PROBLEM SET »
A) Return the stretch of the cycling forum thread from "## Origamist (16" through "in this respect.".
B) In the cycling forum thread, what rim was the 36H hub built into?
C) Please continue the cycling forum thread past its last line.

Excellent - let me know how it goes. If you like the hub (I understand it takes a while to bed in) I'll get a wheel built after Xmas. What rim/spoke configuration did you go for?


----------



## Origamist (16 Nov 2010)

zigzag said:


> this video shows how dangerous seatpost mounted bags can be. nothing wrong with bullhorns, but the weight in a bigger seat bag acts as a pendulum which unsettles the bike during out of saddle acceleration. similar thing happens if you try to steer quickly around an obstacle (and i'm pretty sure that's what happened to our mate Stuart on reigate hill).
> i had seatpost mounted rack during lel and had few scary wobbles (luckily no spills). i've never even considered using that type of rack since.
> bags, that fit closely to the seatpost are safer in this respect.



Can't say I'm convinced!


----------



## GrumpyGregry (17 Nov 2010)

Origamist said:


> Excellent - let me know how it goes. If you like the hub (I understand it takes a while to bed in) I'll get a wheel built after Xmas. What rim/spoke configuration did you go for?



36H plain silver shell, as that is all that is currently available ex-stock in UK, 3 cross into a black Halo Aero Rage rim. SJS Cycles built it up for me.


----------



## GrumpyGregry (17 Nov 2010)

AdrianC said:


> Did you measure the left and right flange spacings, or are they symmetrical?

Dataset entries
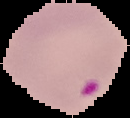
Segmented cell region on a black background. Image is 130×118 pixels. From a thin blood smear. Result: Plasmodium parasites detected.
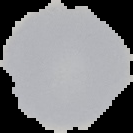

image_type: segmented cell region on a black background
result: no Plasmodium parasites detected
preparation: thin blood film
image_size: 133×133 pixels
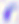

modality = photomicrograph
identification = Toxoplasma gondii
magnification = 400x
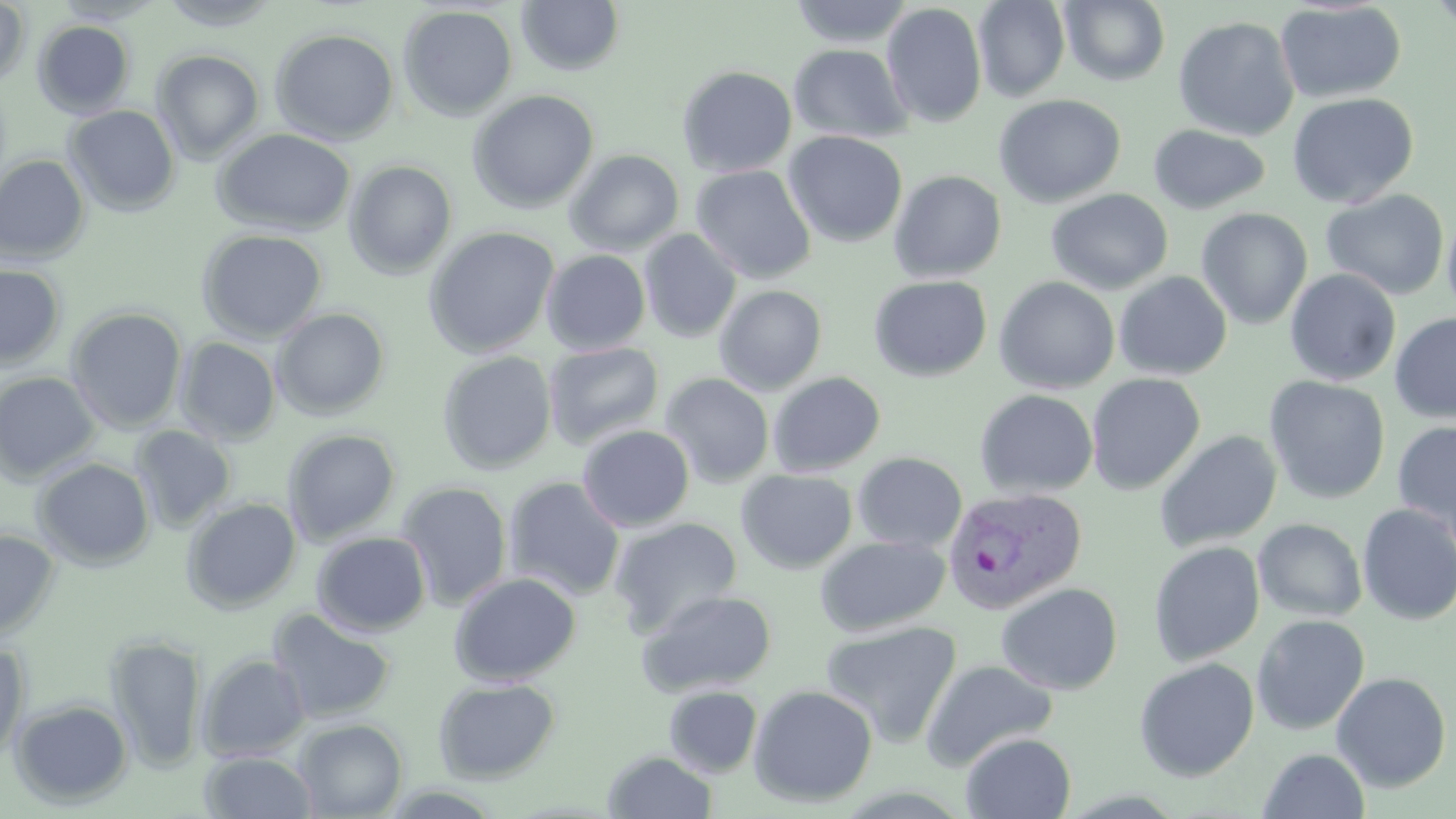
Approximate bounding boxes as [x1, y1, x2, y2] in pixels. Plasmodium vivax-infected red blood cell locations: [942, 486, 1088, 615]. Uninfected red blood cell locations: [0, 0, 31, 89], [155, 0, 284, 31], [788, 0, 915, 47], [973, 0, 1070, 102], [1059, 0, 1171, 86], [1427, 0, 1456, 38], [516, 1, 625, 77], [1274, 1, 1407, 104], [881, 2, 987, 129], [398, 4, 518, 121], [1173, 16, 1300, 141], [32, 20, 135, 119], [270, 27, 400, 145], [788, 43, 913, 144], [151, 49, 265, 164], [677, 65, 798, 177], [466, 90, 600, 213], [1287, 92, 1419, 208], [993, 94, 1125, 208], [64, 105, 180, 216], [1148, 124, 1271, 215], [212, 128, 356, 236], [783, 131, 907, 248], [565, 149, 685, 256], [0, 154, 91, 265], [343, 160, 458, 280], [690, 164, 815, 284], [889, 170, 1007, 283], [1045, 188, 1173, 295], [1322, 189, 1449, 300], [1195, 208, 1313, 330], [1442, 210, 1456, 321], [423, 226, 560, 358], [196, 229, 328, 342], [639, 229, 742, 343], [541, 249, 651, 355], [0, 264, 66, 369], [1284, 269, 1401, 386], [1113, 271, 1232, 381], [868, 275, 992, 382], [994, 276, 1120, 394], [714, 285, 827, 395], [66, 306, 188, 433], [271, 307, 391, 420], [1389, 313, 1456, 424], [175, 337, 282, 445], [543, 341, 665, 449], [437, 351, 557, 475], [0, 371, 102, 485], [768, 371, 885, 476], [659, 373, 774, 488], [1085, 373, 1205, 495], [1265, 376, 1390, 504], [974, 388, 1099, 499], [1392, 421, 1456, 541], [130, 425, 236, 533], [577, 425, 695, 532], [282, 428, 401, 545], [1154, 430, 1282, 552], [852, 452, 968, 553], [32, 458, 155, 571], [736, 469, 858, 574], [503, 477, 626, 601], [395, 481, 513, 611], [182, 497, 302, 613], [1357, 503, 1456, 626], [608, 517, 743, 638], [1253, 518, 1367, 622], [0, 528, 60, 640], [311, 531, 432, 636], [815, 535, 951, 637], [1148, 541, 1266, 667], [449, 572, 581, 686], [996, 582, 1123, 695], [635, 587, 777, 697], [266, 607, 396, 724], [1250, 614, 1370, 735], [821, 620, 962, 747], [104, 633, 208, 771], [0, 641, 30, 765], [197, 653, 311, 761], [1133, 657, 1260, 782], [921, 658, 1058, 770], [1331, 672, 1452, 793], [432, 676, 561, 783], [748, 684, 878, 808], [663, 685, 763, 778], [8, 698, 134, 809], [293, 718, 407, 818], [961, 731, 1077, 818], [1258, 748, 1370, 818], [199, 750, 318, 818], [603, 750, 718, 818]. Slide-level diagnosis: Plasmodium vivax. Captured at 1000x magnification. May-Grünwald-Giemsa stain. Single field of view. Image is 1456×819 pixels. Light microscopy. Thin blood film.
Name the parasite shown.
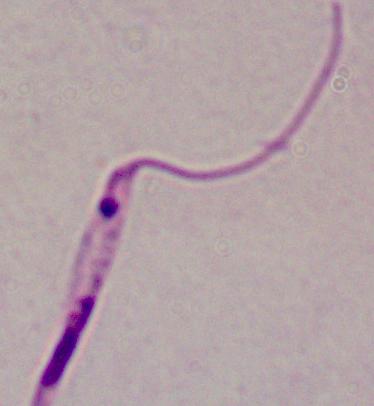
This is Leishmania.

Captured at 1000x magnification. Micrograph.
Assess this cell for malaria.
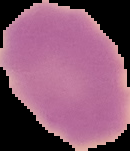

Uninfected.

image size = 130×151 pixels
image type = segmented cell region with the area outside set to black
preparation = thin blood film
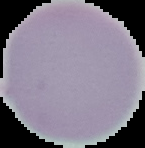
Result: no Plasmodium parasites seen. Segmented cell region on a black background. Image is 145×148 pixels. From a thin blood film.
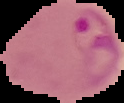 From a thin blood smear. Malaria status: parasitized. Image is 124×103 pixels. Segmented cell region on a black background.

THE RESPONSES »
A)
## Origamist (16 Nov 2010)

zigzag said:


> this video shows how dangerous seatpost mounted bags can be. nothing wrong with bullhorns, but the weight in a bigger seat bag acts as a pendulum which unsettles the bike during out of saddle acceleration. similar thing happens if you try to steer quickly around an obstacle (and i'm pretty sure that's what happened to our mate Stuart on reigate hill).
> i had seatpost mounted rack during lel and had few scary wobbles (luckily no spills). i've never even considered using that type of rack since.
> bags, that fit closely to the seatpost are safer in this respect.

B) A black Halo Aero Rage rim, laced 3 cross.

C)
Don't get all technical on me. I'm a novice. I poured over pictures and specs and nothing leapt out at me. I asked the nice chaps at SJS if there were any 'gotcha' features and they said there were none. Ignorance is bliss.

When I got it I measured the drive side from the locknuts inboard on the original wheel to get the chainline right using two spacers and a dished SA cog. Other than that I squinted at it a lot and compared it with the other wheel back n forth.

I left its flanges unmolested but to my untrained eye it appears a thoroughly symmetrical beast.

PS bring the three speed fixed on Friday. Or at least tell me what riding one is like. That's the next potential project.


----------



## GrumpyGregry (17 Nov 2010)

AdrianC said:


> If everyone promises not to make negative comments about the paintwork I will.




I am spokesperson for no person, least of all my peers and betters of the FNRttC. But I promise to only make positive comments in regard to said machine's hideous finish.




Doh!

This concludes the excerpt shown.